→ Your goal: Retype the portion of the author and affiliation list starting at "Beser, Busra; Reis, Tugba;" and ending at "Bayrakdar, Ibrahim Sevki.".

Beser, Busra; Reis, Tugba; Berber, Merve Nur; Topaloglu, Edanur; Gungor, Esra; Kilic, Münevver Coruh; Duman, Sacide; Çelik, Özer; Kuran, Alican; Bayrakdar, Ibrahim Sevki.
Afiliación
  • Beser B; Department of Orthodontics, Faculty of Dentistry, Recep Tayyip Erdogan University, Rize, Turkey.
  • Reis T; Pedodontics, Private Practice, Trabzon, Turkey.
  • Berber MN; Department of Orthodontics, Faculty of Dentistry, Recep Tayyip Erdogan University, Rize, Turkey.
  • Topaloglu E; Department of Oral and Maxillofacial Radiology, Faculty of Dentistry, Inonu University, Malatya, Turkey.
  • Gungor E; Department of Pedodontics, Faculty of Dentistry, Inonu University, Malatya, Turkey.
  • Kilic MC; Department of Pedodontics, Faculty of Dentistry, Beykent University, Istanbul, Turkey.
  • Duman S; Department of Pedodontics, Faculty of Dentistry, Inonu University, Malatya, Turkey.
  • Çelik Ö; Department of Mathematics-Computer, Faculty of Science, Eskisehir Osmangazi University, Eskisehir, Turkey.
  • Kuran A; Department of Oral and Maxillofacial Radiology, Faculty of Dentistry, Kocaeli University, Izmit, Kocaeli, 41190, Turkey. alican.kuran@outlook.com.
  • Bayrakdar IS; Department of Oral and Maxillofacial Radiology, Faculty of Dentistry, Eskisehir Osmangazi University, Eskisehir, Turkey.
BMC Med Imaging ; 24(1): 172, 2024 Jul 11.

→ Given data:
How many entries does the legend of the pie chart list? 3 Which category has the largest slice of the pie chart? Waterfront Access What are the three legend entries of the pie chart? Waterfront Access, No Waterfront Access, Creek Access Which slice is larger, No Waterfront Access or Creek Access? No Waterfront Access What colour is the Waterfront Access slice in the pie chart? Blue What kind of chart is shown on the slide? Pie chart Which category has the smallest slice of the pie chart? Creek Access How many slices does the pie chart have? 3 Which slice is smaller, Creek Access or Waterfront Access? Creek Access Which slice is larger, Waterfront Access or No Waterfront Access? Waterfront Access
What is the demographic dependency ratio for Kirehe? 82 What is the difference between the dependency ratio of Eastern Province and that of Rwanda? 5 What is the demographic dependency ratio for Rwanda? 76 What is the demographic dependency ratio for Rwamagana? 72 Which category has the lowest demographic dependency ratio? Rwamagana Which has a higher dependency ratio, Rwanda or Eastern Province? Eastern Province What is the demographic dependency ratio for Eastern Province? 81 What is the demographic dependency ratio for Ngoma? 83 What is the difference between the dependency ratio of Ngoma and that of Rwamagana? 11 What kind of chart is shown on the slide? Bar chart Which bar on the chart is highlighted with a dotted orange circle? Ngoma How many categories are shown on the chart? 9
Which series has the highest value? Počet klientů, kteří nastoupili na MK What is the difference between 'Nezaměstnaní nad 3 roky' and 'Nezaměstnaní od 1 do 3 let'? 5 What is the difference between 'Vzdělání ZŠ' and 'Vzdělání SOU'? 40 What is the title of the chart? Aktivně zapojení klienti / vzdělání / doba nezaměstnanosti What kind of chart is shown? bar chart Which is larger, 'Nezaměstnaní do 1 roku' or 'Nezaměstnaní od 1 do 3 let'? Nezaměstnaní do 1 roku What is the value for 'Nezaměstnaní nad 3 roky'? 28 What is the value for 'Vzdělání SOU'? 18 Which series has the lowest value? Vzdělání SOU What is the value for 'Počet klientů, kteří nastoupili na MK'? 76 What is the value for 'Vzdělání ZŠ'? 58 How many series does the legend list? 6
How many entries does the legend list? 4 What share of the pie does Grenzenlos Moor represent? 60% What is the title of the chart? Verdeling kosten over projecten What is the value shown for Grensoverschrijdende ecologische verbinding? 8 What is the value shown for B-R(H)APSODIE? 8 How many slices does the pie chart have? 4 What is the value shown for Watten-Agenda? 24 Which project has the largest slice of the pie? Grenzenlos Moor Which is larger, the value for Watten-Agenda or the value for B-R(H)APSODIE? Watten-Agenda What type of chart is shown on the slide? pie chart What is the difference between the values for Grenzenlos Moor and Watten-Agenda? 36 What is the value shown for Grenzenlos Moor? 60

→ Task answer:
Beser, Busra; Reis, Tugba; Berber, Merve Nur; Topaloglu, Edanur; Gungor, Esra; Kilic, Münevver Coruh; Duman, Sacide; Çelik, Özer; Kuran, Alican; Bayrakdar, Ibrahim Sevki.